Actual results, performance or achievements may differ materially, and potentially adversely, from any projections and forward-looking statements and the assumptions on which those forward-looking statements are based. There can be no assurance that the data contained herein is reflective of future performance to any degree. You are cautioned not to place undue reliance on forward-looking statements as a predictor of future performance as projected financial information and other information are based on estimates and assumptions that are inherently subject to various significant risks, uncertainties and other factors, many of which are beyond our control.

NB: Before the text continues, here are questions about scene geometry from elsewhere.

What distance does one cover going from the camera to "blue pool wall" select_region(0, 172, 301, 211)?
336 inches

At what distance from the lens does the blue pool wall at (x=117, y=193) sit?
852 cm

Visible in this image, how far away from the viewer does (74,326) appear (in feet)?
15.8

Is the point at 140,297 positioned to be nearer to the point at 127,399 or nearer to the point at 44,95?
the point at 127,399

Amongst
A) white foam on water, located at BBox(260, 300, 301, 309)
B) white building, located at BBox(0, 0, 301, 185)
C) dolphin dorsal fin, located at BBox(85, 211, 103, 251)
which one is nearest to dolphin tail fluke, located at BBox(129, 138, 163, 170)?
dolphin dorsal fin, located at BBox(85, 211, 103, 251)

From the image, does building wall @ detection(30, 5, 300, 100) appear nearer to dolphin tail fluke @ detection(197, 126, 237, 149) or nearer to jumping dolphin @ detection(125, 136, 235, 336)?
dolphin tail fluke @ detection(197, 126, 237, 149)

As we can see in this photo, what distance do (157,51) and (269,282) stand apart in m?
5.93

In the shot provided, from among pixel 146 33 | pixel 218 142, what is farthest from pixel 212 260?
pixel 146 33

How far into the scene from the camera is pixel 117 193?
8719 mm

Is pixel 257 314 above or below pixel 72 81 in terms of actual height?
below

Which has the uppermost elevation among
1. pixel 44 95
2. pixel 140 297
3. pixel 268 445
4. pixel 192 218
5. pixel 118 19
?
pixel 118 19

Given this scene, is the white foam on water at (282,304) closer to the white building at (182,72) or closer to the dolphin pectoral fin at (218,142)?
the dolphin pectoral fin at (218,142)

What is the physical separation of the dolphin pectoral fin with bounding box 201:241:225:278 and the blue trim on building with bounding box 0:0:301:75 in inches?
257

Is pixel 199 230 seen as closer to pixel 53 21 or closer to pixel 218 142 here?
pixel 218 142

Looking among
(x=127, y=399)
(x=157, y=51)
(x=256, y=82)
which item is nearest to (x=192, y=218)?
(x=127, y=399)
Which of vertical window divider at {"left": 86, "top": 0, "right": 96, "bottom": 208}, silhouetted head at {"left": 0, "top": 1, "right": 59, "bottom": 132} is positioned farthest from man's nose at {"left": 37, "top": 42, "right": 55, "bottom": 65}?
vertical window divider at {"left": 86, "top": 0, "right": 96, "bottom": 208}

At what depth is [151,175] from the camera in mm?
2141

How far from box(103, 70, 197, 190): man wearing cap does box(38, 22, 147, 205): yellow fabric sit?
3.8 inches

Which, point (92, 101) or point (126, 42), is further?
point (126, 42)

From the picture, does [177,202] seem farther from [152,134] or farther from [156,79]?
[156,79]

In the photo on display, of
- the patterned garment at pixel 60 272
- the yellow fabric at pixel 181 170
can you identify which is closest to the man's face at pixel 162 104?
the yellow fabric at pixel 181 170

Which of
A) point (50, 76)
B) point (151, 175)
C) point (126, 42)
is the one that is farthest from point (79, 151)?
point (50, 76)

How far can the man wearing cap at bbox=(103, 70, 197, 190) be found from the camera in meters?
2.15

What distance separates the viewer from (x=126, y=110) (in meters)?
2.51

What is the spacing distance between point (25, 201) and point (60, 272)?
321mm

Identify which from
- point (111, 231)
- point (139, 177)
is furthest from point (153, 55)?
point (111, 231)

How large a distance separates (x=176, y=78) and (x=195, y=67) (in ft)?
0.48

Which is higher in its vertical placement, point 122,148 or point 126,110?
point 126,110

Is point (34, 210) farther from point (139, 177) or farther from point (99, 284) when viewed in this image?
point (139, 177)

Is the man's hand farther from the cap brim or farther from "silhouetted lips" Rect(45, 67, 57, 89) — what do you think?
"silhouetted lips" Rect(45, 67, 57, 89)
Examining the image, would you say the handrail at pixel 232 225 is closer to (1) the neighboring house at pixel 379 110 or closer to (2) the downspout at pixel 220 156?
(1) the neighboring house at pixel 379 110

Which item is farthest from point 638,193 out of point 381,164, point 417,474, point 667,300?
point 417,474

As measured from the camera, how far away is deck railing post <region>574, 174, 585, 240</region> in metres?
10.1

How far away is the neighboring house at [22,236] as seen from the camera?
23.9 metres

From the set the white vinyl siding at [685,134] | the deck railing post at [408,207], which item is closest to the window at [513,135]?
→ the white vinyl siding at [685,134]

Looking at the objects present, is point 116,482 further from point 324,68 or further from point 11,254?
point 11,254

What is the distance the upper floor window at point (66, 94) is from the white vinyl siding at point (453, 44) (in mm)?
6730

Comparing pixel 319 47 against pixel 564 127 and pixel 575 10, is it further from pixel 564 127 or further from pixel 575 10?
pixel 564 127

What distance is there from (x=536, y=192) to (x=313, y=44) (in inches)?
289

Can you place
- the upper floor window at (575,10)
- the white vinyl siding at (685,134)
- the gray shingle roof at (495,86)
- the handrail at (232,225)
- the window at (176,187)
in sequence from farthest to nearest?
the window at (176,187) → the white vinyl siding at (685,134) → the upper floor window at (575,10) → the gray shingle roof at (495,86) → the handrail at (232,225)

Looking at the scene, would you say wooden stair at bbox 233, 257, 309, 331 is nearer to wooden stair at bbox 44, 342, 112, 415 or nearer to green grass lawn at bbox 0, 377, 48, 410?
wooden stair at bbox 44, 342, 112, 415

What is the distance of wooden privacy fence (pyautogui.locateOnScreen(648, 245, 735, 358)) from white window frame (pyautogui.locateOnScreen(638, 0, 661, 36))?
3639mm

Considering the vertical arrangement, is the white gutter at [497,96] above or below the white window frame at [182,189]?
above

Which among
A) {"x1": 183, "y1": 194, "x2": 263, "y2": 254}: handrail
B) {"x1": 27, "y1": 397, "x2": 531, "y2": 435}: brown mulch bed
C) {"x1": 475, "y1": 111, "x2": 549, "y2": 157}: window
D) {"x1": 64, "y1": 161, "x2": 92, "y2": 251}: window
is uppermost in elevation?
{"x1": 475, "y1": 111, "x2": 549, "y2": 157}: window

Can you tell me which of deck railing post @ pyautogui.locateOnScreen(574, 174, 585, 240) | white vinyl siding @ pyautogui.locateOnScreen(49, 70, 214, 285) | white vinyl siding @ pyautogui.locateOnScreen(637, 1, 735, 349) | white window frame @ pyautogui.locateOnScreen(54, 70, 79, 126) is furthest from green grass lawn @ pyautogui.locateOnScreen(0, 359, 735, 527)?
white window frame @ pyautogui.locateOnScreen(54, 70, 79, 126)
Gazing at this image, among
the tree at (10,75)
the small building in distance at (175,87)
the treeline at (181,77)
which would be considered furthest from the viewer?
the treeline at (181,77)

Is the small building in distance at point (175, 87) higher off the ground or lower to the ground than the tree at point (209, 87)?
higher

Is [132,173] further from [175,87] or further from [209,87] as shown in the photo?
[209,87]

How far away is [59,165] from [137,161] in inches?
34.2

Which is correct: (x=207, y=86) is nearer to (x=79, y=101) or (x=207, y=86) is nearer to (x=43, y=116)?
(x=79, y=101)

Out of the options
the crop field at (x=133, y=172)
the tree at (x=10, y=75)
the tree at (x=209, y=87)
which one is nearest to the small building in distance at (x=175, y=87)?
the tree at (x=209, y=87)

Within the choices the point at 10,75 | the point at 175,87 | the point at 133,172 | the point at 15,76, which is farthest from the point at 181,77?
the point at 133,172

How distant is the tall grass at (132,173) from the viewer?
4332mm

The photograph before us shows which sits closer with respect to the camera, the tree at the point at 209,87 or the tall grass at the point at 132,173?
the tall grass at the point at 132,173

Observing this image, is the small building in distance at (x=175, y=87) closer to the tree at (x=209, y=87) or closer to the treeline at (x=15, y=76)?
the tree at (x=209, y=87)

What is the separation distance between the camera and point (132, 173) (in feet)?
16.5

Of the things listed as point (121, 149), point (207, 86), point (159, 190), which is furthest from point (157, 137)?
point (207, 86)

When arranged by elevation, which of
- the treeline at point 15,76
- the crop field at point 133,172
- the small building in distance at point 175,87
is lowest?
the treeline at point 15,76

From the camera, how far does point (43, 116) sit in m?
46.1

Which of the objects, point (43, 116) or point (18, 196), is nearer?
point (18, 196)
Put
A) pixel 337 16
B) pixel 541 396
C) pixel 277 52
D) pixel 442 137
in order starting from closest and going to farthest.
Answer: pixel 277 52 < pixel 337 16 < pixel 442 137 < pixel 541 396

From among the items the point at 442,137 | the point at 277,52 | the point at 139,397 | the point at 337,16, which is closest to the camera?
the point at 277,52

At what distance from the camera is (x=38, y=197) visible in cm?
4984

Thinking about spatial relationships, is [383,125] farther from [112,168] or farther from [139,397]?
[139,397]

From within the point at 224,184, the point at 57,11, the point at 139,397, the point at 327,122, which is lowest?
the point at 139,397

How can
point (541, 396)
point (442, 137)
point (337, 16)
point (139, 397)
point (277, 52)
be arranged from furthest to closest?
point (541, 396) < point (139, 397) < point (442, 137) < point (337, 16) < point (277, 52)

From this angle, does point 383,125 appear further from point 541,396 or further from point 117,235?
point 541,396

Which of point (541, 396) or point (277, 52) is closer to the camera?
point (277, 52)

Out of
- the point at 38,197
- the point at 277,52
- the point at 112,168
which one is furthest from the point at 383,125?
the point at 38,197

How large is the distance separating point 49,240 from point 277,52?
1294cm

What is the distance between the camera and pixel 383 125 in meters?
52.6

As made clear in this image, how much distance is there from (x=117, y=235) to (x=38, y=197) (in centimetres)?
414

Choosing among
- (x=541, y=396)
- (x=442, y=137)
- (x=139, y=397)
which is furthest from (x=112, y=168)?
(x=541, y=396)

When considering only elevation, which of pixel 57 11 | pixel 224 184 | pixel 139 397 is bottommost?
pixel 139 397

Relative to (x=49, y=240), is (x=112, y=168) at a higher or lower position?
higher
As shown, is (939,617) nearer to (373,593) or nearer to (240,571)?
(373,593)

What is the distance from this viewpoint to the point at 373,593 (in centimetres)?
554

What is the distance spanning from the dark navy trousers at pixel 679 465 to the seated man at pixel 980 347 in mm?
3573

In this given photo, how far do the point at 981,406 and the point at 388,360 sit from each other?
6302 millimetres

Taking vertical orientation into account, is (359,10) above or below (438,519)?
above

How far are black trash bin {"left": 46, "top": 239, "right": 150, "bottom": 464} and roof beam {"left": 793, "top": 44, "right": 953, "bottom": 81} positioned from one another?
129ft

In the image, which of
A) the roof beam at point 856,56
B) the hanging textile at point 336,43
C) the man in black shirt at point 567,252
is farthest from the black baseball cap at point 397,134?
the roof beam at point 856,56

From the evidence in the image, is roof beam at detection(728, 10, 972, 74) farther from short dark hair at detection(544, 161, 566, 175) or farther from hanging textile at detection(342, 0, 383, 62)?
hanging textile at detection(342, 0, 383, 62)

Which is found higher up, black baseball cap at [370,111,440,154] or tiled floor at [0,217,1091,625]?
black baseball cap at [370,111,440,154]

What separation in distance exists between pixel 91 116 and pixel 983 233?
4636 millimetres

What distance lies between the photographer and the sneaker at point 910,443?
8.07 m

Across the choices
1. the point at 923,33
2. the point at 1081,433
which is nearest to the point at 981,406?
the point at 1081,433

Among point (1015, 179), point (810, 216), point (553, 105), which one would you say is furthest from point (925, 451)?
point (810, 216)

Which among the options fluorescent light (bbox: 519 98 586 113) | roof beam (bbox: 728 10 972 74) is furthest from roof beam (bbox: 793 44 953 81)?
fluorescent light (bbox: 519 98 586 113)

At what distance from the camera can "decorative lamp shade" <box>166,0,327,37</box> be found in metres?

All information set forth herein speaks only as of the date hereof in the case of information about VIH and Bakkt or the date of such information in the case of information from persons other than VIH or Bakkt, and we disclaim any intention or obligation to update any forward looking statements as a result of developments occurring after the date of this communication. Forecasts and estimates regarding Bakkt’s industry and end markets are based on sources we believe to be reliable, however there can be no assurance these forecasts and estimates will prove accurate in whole or in part. Annualized, pro forma, projected and estimated numbers are used for illustrative purpose only, are not forecasts and may not reflect actual results.